Rice Research Institute, Sichuan Agriculture University, Wenjiang 611130, Sichuan; Key Laboratory of Crop Genetic Resources and Improvement/Sichuan Agricultural University, Ministry of Education, Ya’an 625014, Sichuan, China

Received:2005-05-30 Revised:1900-01-01 Published:2006-06-12 Published online:2006-06-12
Contact: LI Shi-Gui

摘要/Abstract

摘要：

利用31个稻瘟病菌株对由国际水稻研究所育成以不具有主效抗性基因的丽江新团黑谷为轮回亲本的一套单基因近等基因系和8个抗性基因组合进行接种鉴定，结果表明，不同抗性基因的抗谱存在显著差异，其中IRBLZ-Fu(Pi-z)、IRBLZ5-CA(Pi-z-5)、IRBLZt-T(Pi-z-t)、IRBL9-W(Pi-9(t))的抗性频率分别为93%、97％、90％和96％，可初步认为Pi-z、 Pi-z-5、 Pi-z-t、Pi-9(t)为广谱抗性基因；不同抗性基因组合的抗谱均较其亲本宽，主要表现为抗性基因间的互补效应和积加效应，本研究为基因聚合培育广谱持久的抗性品种提供了理论依据。

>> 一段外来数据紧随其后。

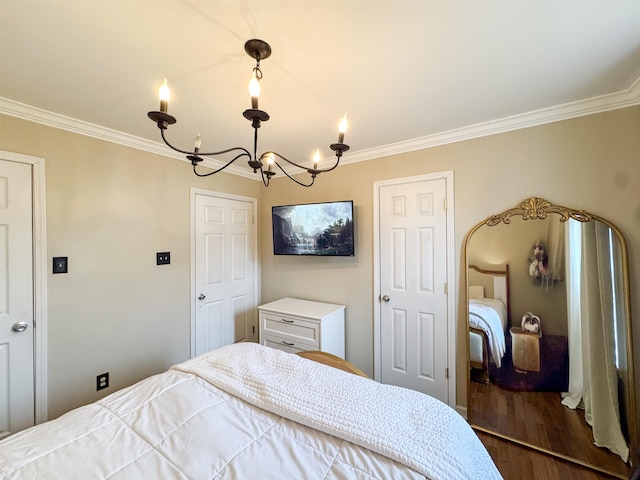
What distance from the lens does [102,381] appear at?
2.11 metres

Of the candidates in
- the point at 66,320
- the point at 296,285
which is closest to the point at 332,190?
the point at 296,285

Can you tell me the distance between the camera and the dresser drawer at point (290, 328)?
2.45 m

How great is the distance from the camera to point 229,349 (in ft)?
5.50

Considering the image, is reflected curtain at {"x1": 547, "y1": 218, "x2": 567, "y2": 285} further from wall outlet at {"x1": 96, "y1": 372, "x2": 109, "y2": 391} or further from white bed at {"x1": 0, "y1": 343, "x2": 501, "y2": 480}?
wall outlet at {"x1": 96, "y1": 372, "x2": 109, "y2": 391}

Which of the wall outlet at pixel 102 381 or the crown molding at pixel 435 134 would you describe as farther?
the wall outlet at pixel 102 381

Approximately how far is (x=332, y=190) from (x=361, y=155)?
476 millimetres

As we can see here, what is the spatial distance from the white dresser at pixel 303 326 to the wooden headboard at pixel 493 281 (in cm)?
126

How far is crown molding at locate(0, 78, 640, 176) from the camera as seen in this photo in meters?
1.68

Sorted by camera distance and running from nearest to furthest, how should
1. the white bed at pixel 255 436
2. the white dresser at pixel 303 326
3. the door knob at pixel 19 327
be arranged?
1. the white bed at pixel 255 436
2. the door knob at pixel 19 327
3. the white dresser at pixel 303 326

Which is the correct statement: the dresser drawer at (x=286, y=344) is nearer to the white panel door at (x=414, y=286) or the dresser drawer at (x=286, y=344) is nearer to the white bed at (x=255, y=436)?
the white panel door at (x=414, y=286)

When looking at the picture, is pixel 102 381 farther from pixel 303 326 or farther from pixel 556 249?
pixel 556 249

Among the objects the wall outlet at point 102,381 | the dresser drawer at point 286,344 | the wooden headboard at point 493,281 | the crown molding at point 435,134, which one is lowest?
the wall outlet at point 102,381

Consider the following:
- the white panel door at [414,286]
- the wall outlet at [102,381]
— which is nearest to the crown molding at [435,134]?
the white panel door at [414,286]

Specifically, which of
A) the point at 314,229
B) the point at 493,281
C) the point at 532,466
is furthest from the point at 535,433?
the point at 314,229
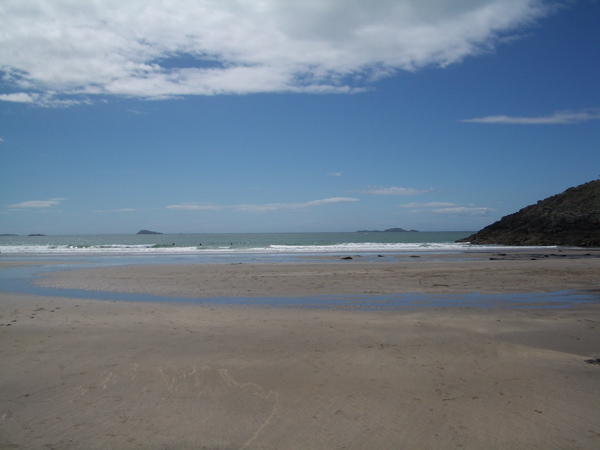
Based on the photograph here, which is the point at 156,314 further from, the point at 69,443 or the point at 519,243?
the point at 519,243

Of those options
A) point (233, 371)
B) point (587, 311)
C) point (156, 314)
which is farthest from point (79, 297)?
point (587, 311)

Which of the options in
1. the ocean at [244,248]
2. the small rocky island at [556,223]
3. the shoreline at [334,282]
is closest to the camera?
the shoreline at [334,282]

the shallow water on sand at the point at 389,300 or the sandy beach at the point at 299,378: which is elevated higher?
the shallow water on sand at the point at 389,300

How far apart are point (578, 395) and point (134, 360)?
6.05 meters

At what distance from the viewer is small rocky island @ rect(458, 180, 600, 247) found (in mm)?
46441

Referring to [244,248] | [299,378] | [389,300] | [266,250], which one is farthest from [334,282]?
[244,248]

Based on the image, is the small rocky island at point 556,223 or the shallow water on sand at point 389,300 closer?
the shallow water on sand at point 389,300

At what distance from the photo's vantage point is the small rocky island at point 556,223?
4644cm

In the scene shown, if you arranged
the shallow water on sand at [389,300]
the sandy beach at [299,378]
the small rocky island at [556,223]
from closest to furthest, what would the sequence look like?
the sandy beach at [299,378] < the shallow water on sand at [389,300] < the small rocky island at [556,223]

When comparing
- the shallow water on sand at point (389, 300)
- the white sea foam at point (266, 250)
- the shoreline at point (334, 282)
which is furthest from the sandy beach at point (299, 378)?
the white sea foam at point (266, 250)

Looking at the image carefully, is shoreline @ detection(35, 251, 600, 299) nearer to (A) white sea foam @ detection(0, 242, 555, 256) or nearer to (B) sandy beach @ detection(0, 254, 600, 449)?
(B) sandy beach @ detection(0, 254, 600, 449)

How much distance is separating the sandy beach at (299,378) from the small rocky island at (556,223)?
145 ft

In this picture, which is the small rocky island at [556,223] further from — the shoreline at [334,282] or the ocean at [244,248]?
the shoreline at [334,282]

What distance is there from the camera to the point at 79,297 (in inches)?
514
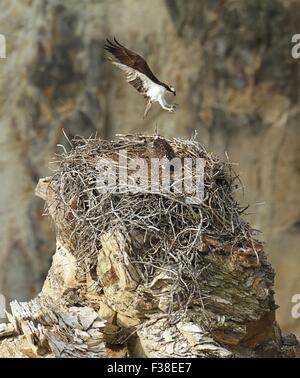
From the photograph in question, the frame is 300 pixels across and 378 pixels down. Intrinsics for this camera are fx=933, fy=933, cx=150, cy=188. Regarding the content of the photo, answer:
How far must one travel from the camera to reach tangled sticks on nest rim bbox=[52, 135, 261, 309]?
9.43 feet

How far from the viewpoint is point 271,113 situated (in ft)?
17.1

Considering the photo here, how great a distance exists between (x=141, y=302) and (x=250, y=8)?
2667 mm

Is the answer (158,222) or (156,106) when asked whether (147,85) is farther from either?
(156,106)

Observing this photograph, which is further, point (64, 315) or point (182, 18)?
point (182, 18)

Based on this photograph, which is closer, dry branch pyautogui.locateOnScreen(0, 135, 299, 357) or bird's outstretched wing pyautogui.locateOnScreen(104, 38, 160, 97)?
dry branch pyautogui.locateOnScreen(0, 135, 299, 357)

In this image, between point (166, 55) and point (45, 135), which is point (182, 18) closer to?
point (166, 55)

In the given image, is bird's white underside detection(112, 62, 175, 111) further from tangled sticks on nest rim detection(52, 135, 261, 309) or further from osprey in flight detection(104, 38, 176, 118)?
tangled sticks on nest rim detection(52, 135, 261, 309)

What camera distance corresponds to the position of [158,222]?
115 inches

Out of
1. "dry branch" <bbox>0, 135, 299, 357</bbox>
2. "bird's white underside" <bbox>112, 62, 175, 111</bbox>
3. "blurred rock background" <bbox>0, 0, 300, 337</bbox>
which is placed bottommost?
"dry branch" <bbox>0, 135, 299, 357</bbox>

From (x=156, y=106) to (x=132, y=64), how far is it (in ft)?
6.31

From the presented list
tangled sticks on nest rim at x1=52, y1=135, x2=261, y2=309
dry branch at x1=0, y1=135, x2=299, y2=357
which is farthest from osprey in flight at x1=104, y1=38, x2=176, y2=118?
dry branch at x1=0, y1=135, x2=299, y2=357

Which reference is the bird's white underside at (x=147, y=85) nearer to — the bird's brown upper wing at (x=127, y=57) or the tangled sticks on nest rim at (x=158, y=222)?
the bird's brown upper wing at (x=127, y=57)

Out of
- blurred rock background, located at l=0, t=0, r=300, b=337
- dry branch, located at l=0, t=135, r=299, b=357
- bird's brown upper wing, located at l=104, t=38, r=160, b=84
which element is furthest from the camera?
blurred rock background, located at l=0, t=0, r=300, b=337

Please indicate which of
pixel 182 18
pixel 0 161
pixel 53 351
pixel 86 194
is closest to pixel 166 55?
pixel 182 18
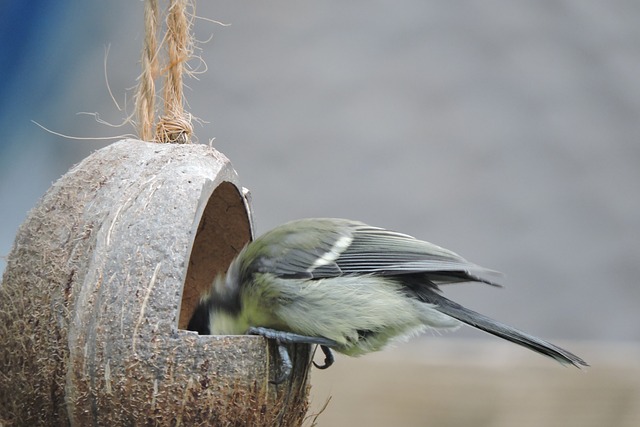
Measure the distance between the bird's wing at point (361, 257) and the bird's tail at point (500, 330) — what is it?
66 mm

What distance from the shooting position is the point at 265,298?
92.6 inches

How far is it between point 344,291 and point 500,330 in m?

关键词: 稻瘟病, 近等基因系, 主效抗性基因, 抗性分析

Abstract:

To elucidate the resistance spectra of resistance genes and the feasibility of breeding the cultivar with durable and broad-spectrum resistance by integrating resistance genes, the monogenic NILs bred by IRRI with the background of LTH, a native variety in yunnan without any major resistance gene and their 8 combinations were identified by inoculating 31 Magnaporthe grisea isolates. The results indicated that the resistance spectra were remarkably different among the lines, and the resistance frequencies of IRBLZ-Fu(Pi-z), IRBLZ5-CA(Pi-z-5), IRBLZt-T(Pi-z-t), IRBL9-W(Pi-9(t)) were 93％，97％，90％ and 96％, respectively, showing that the four genes Pi-z, Pi-z-5, Pi-z-t, and Pi-9(t) were perceived preliminarily to be broad-spectrum resistance genes. At the same time, to avoid to the linkage, the resistance genes in different chromosomes were accumulated except for Pi-k-s and Pi-k-p. The resistance spectra of the combinations were broader than those of their parents because of complement effect and additive effect. Namely, on the one hand, the lines with single resistance gene were susceptible to some isolates, or some was susceptible, and some resistant, but the combination was resistant. On the other hand, some lines with single resistance gene and some combinations were susceptible to some isolates, but the size and the number of the lesion of the combinations were less than those of the lines with single resistance genes. Integrating several resistance genes into a cultivar would be useful for expanding resistance spectrum and durability. Pi-z, Pi-z-5, Pi-z-t and Pi-9(t) had great potential in resistance breeding, in spite of that the mechanism of their broad spectrum was not known. In addition, the resistance spectrum of the combination was broader than those of Pi-k-s and Pi-k-p. It’s not clear whether the mechanism of the broader spectrum was similar or same to the relation between EDS1 and PAD4 in Arabidopsis thaliana.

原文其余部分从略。